* [KETENTUAN TUGAS] Ekstrak tanpa perubahan dari berita vonis korupsi eks pejabat Pemkot Bandung bagian yang dibuka dengan kata-kata yang memuat "Rabu 04 Nov" dan ditutup dengan "Pengadilan Tipikor Bandung.".

━━━━━ TEKS YANG DIBERIKAN ━━━━━

Rabu 04 Nov 2020 19:54 WIB

Untuk Ketiga Kalinya, Eks Pejabat Divonis Kasus Korupsi

Selain kasus RTH, dua perkara yang membelitnya korupsi dana bansos dan suap hakim PN.

Rep: Djoko Suceno/ Red: Agus Yulianto
Tersangka kasus suap pengadaan tanah untuk Ruang Terbuka Hijau (RTH) di Pemerintah Kota Bandung pada tahun 2012 dan 2013 Herry Nurhayat usai menjalani pemeriksaan di Gedung KPK, Jakarta, Rabu (4/3).
Foto: Republika/Putra M. Akbar
Tersangka kasus suap pengadaan tanah untuk Ruang Terbuka Hijau (RTH) di Pemerintah Kota Bandung pada tahun 2012 dan 2013 Herry Nurhayat usai menjalani pemeriksaan di Gedung KPK, Jakarta, Rabu (4/3).

REPUBLIKA.CO.ID, BANDUNG -- Eks pejabat Pemkot Bandung, Herry Nurhayat, kembali dijatuhi hukuman penjara dalam kasus korupsi. Ini adalah ketiga kalinya bagi terdakwa divonis bersalah oleh Majelis Hakim Pengadilan Tipikor Bandung. 

Dalam perkara ketiga, Herry dijatuhi hukuman empat tahun penjara dalam perkara korupsi pengadaan lahan Ruang Terbuka Hijau (RTH), Rabu (4/11). Putusan tersebut sama dengan tuntutan Jaksa KPK.

━━━━━ MATERI YANG DISEDIAKAN ━━━━━

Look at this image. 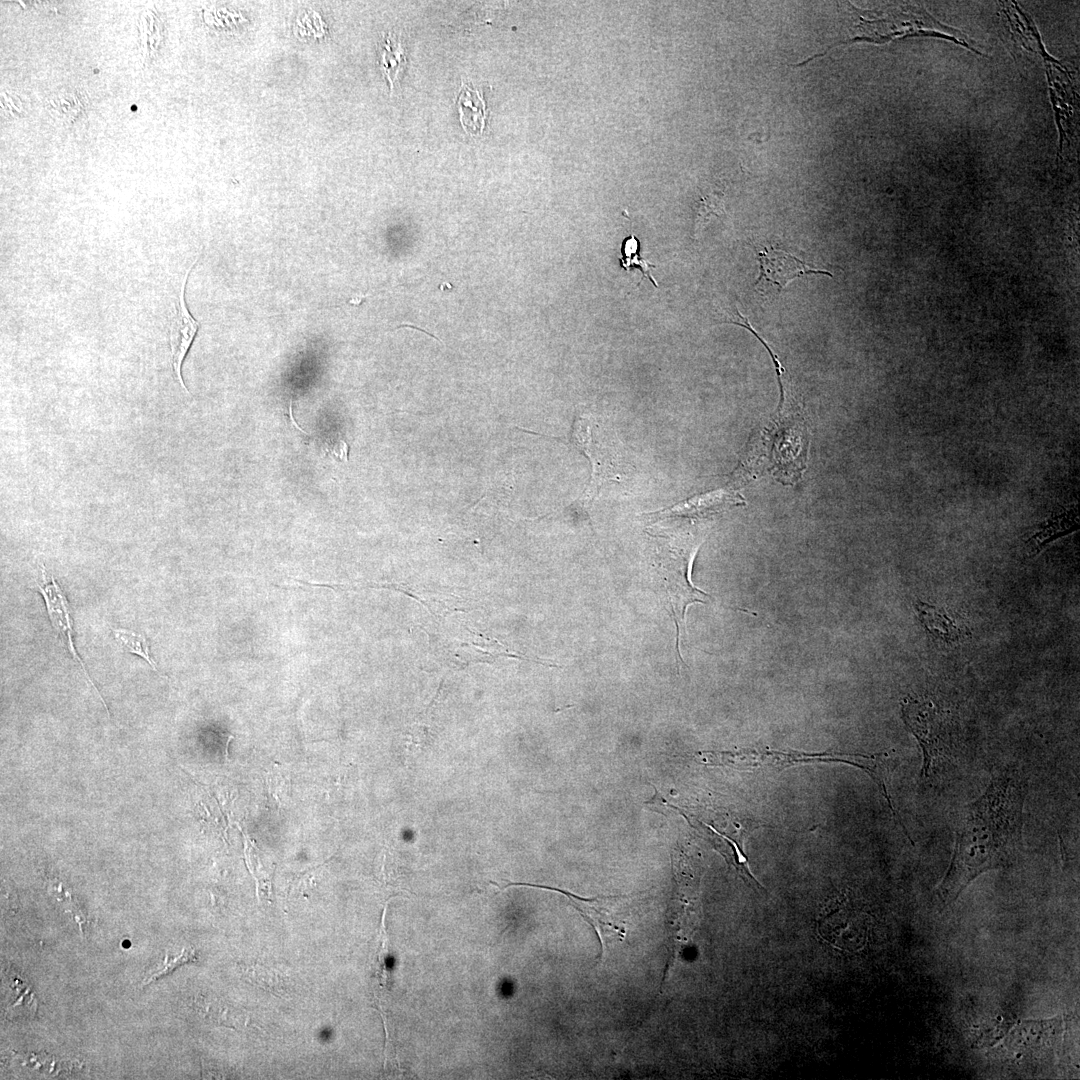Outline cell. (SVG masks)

━━━━━
━━━━━ MATERI YANG DISEDIAKAN ━━━━━

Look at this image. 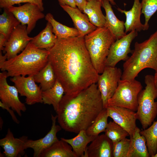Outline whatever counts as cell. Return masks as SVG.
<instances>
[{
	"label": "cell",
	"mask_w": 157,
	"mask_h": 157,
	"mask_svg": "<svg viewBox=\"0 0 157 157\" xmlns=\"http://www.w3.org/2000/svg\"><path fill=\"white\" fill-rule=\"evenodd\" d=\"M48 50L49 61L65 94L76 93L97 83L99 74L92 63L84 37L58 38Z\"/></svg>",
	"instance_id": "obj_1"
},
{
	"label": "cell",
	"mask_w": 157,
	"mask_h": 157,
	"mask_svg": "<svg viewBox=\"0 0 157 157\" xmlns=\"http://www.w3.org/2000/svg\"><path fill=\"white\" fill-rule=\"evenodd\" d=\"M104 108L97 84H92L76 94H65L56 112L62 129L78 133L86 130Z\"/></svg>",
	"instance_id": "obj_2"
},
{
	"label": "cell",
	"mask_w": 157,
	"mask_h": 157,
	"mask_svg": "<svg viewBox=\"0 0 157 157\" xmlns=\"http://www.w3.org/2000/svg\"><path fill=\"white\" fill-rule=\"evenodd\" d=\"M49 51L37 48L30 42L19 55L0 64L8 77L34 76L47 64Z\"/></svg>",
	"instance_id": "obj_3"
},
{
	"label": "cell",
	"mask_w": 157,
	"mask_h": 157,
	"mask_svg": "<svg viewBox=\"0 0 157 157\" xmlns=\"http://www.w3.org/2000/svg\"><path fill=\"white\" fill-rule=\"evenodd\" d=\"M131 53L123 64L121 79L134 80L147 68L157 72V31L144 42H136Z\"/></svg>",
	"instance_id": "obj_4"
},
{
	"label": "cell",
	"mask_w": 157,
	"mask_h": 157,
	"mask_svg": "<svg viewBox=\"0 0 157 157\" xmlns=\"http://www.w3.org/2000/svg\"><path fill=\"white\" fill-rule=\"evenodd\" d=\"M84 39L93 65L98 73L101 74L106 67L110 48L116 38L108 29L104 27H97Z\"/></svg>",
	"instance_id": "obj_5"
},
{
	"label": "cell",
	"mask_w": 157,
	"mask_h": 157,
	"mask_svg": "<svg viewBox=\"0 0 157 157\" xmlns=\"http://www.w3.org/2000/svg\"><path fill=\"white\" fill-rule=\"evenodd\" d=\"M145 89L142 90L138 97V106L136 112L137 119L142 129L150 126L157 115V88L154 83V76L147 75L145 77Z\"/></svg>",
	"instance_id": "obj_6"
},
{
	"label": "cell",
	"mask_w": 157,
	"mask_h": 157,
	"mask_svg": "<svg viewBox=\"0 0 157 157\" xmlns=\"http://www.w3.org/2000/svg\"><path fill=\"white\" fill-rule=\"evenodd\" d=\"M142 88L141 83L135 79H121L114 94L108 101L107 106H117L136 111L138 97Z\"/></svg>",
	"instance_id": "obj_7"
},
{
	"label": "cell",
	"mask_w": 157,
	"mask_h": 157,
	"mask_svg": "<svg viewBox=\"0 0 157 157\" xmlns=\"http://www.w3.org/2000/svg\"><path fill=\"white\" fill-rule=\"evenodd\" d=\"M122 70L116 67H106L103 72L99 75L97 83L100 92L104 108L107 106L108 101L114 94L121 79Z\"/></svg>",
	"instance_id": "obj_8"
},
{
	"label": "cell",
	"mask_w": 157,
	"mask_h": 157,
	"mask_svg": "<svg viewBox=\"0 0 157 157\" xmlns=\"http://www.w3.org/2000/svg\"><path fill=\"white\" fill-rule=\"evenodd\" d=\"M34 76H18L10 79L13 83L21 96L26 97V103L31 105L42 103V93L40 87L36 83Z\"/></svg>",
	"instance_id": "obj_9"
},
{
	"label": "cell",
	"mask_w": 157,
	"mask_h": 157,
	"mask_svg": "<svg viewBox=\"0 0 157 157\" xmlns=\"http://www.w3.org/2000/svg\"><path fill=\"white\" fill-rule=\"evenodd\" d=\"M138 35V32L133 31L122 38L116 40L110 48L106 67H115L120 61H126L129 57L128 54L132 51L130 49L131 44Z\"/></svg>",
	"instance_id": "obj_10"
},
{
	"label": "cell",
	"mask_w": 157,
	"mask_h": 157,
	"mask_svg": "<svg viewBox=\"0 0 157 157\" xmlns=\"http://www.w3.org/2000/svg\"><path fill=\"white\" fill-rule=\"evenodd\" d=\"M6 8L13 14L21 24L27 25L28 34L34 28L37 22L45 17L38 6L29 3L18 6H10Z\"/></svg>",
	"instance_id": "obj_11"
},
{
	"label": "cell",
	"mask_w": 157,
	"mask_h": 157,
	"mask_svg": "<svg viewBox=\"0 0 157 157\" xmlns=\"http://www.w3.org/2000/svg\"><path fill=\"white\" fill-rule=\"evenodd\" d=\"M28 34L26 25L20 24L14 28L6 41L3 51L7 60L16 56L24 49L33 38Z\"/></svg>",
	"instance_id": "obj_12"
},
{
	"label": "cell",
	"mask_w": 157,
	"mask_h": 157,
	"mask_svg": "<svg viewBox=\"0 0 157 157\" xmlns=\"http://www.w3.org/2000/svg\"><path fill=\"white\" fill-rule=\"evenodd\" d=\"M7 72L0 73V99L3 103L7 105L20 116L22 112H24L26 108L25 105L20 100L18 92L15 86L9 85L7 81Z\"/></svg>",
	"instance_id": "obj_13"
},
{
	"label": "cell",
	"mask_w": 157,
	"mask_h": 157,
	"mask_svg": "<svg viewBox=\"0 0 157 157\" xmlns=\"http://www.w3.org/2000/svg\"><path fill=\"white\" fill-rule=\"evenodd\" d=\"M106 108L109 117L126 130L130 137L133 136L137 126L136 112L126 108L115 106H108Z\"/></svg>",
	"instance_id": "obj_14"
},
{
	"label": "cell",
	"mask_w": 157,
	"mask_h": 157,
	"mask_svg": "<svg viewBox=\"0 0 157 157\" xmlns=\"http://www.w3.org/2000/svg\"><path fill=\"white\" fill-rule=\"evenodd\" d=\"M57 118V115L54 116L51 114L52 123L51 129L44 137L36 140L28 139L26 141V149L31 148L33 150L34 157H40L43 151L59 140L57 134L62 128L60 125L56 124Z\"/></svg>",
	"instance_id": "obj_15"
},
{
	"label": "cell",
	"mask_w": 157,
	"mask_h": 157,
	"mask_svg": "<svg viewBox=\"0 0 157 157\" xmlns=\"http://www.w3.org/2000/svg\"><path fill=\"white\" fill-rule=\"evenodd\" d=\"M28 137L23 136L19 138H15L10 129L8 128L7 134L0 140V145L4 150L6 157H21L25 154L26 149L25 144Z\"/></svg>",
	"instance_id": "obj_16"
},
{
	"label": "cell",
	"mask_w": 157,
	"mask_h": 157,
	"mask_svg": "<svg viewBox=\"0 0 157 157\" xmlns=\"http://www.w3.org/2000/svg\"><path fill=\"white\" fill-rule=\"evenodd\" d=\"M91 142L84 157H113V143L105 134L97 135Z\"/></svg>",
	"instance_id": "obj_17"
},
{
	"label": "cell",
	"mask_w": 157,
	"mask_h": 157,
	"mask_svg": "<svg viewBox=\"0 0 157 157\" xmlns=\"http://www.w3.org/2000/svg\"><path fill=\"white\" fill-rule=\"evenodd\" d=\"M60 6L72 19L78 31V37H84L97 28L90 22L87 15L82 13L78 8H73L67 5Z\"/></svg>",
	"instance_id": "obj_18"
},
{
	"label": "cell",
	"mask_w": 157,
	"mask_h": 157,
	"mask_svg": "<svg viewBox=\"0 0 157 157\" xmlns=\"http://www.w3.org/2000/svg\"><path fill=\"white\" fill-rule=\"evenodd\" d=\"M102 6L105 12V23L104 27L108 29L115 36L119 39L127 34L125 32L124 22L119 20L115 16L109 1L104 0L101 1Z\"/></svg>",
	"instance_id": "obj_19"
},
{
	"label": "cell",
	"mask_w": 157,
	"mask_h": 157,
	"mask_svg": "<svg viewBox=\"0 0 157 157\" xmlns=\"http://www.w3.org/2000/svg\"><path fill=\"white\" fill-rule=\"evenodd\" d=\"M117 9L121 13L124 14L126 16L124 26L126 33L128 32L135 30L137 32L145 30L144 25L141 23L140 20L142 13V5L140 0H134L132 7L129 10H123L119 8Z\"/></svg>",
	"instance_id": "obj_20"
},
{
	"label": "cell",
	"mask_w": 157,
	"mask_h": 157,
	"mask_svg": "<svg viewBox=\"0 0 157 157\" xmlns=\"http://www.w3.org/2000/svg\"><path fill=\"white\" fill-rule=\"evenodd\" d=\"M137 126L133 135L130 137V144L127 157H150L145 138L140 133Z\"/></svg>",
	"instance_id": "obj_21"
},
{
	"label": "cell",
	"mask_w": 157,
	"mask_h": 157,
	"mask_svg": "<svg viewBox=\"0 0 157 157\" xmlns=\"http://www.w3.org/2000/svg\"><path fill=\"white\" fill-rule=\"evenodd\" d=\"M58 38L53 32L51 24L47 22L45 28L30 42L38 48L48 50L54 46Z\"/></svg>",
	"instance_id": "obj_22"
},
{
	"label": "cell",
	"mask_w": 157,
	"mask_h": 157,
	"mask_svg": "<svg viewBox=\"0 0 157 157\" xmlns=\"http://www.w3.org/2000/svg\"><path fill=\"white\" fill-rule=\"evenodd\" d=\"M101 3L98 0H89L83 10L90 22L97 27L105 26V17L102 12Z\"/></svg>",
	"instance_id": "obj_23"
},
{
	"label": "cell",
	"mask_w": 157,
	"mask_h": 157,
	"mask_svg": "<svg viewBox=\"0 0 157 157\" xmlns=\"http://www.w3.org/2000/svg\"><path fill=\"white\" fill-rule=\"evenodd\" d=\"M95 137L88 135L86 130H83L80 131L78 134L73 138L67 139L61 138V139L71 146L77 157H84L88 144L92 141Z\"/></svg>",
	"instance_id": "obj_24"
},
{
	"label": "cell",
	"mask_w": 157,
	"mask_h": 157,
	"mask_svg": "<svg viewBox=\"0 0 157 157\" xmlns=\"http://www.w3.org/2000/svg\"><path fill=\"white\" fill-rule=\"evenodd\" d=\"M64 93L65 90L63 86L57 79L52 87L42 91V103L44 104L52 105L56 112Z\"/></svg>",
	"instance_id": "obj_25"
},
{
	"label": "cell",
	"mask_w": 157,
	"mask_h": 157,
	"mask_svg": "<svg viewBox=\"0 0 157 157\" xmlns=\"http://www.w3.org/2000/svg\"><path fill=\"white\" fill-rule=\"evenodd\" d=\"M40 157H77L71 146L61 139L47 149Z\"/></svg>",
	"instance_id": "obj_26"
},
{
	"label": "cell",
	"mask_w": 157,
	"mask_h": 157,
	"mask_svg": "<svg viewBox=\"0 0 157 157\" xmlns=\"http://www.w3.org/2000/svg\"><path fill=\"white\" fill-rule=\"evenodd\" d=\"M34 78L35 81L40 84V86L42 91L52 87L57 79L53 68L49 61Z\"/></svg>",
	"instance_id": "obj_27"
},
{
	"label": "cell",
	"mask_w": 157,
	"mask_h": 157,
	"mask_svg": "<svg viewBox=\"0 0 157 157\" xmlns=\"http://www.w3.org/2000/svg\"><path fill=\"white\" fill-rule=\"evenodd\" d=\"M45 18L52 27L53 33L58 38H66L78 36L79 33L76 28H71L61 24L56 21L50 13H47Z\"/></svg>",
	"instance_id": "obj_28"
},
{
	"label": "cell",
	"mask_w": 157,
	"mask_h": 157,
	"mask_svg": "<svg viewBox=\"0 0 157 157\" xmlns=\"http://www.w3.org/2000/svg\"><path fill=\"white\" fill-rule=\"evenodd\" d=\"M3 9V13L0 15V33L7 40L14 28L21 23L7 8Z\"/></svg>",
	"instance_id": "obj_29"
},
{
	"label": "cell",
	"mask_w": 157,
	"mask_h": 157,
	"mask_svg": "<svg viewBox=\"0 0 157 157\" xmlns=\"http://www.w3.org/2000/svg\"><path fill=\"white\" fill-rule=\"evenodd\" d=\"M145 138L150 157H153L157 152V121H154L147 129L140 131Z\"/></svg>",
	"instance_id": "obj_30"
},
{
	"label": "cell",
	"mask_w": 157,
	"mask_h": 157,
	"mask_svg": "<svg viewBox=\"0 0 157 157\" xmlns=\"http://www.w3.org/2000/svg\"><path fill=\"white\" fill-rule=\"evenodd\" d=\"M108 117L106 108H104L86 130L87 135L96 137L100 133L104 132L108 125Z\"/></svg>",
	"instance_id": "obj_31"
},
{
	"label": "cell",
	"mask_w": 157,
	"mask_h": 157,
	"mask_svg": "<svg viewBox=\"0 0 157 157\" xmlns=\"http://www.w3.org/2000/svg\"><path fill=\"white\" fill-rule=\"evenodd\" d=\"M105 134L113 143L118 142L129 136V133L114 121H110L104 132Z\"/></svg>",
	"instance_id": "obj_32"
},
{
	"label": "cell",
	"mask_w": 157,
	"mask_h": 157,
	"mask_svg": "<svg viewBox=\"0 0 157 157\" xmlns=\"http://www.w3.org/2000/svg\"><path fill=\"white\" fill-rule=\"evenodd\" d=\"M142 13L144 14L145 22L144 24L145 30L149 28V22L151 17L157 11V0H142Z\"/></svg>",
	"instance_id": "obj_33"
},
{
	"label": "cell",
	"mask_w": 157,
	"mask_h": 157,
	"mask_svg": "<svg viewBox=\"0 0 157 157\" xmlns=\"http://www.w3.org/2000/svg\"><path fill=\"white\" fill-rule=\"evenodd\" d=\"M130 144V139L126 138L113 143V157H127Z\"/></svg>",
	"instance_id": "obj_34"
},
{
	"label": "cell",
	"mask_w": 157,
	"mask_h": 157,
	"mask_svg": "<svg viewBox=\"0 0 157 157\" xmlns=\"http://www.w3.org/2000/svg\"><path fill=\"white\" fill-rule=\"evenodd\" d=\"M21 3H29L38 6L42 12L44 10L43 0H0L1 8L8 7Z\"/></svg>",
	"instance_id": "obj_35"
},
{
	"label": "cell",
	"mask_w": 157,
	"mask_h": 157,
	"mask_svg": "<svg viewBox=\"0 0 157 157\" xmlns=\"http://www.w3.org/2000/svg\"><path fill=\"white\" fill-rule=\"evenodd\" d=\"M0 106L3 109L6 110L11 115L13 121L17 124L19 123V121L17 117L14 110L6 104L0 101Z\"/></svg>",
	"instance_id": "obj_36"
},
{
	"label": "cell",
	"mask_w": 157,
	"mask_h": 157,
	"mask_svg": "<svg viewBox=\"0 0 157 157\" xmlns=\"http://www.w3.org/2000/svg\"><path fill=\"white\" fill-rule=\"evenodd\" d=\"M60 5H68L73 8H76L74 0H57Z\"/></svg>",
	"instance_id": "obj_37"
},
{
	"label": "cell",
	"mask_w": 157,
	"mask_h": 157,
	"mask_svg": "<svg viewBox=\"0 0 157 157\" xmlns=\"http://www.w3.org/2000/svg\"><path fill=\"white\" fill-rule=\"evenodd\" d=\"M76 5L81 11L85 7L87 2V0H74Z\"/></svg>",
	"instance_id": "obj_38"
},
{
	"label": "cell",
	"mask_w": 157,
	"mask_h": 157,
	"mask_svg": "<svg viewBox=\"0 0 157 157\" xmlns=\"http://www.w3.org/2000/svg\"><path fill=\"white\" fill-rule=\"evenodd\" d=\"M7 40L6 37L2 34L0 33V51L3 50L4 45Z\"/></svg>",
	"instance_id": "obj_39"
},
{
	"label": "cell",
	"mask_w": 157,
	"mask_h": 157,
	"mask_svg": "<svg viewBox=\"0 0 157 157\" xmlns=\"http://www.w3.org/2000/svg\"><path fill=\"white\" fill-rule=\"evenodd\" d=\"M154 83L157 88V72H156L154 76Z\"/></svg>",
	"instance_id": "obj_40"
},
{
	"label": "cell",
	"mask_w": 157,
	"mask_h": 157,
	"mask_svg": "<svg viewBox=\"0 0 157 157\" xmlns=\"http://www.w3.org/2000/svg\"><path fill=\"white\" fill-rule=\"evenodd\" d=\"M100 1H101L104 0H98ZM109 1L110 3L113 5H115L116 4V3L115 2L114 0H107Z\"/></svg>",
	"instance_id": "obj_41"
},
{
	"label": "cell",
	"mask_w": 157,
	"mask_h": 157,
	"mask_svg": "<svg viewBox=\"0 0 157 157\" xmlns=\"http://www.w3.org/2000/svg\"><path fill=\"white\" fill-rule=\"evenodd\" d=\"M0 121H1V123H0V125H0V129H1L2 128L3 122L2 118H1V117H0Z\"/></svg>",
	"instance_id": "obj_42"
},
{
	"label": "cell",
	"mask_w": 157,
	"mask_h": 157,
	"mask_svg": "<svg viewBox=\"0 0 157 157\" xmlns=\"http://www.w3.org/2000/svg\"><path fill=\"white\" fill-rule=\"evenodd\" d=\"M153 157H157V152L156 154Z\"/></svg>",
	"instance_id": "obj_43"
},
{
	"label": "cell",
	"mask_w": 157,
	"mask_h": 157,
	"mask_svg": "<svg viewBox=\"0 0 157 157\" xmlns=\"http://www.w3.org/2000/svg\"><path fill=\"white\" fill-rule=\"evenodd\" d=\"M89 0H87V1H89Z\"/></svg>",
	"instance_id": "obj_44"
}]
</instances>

━━━━━
━━━━━ MATERI YANG DISEDIAKAN ━━━━━

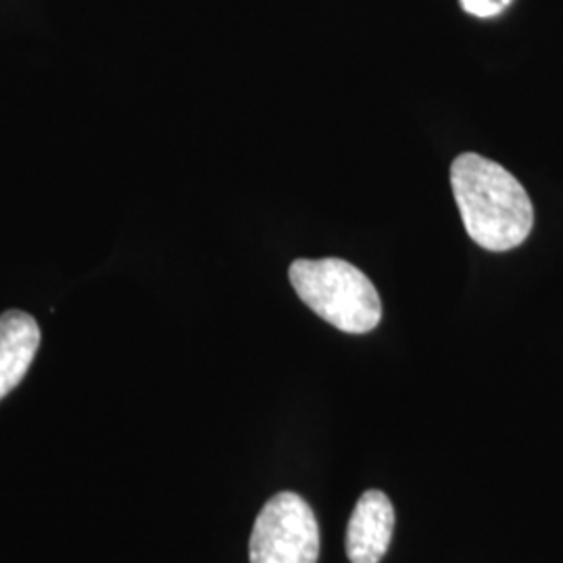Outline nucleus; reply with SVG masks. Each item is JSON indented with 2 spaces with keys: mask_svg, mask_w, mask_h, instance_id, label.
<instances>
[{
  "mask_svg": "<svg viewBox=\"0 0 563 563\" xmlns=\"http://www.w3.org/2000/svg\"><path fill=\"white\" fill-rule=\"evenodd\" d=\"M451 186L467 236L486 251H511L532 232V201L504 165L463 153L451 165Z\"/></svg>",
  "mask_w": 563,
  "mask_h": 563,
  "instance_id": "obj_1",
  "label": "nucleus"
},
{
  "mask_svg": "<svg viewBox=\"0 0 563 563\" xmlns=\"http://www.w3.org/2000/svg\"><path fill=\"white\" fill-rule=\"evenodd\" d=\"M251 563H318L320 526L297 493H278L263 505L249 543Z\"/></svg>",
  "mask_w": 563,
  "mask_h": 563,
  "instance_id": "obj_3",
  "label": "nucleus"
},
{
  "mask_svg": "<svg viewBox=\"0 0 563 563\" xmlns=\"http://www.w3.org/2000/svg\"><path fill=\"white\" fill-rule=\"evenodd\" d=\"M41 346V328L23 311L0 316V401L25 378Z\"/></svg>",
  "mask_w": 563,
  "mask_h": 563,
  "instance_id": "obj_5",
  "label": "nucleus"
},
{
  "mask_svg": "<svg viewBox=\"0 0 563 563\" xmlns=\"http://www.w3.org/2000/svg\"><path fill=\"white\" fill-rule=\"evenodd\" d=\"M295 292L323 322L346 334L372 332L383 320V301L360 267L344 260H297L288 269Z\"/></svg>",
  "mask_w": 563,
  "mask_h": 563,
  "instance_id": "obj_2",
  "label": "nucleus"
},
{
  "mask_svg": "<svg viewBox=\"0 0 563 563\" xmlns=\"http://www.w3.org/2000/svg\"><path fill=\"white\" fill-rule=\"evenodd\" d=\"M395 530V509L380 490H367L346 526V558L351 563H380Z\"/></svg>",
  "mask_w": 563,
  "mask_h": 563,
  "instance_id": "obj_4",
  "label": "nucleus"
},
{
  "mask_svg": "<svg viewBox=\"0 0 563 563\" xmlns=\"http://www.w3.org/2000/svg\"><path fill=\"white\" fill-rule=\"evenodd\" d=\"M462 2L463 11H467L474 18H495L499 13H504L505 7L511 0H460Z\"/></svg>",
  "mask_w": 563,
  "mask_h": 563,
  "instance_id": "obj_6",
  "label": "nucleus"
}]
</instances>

━━━━━

* [JAWABAN LATIHAN]
Rabu 04 Nov 2020 19:54 WIB

Untuk Ketiga Kalinya, Eks Pejabat Divonis Kasus Korupsi

Selain kasus RTH, dua perkara yang membelitnya korupsi dana bansos dan suap hakim PN.

Rep: Djoko Suceno/ Red: Agus Yulianto
Tersangka kasus suap pengadaan tanah untuk Ruang Terbuka Hijau (RTH) di Pemerintah Kota Bandung pada tahun 2012 dan 2013 Herry Nurhayat usai menjalani pemeriksaan di Gedung KPK, Jakarta, Rabu (4/3).
Foto: Republika/Putra M. Akbar
Tersangka kasus suap pengadaan tanah untuk Ruang Terbuka Hijau (RTH) di Pemerintah Kota Bandung pada tahun 2012 dan 2013 Herry Nurhayat usai menjalani pemeriksaan di Gedung KPK, Jakarta, Rabu (4/3).

REPUBLIKA.CO.ID, BANDUNG -- Eks pejabat Pemkot Bandung, Herry Nurhayat, kembali dijatuhi hukuman penjara dalam kasus korupsi. Ini adalah ketiga kalinya bagi terdakwa divonis bersalah oleh Majelis Hakim Pengadilan Tipikor Bandung.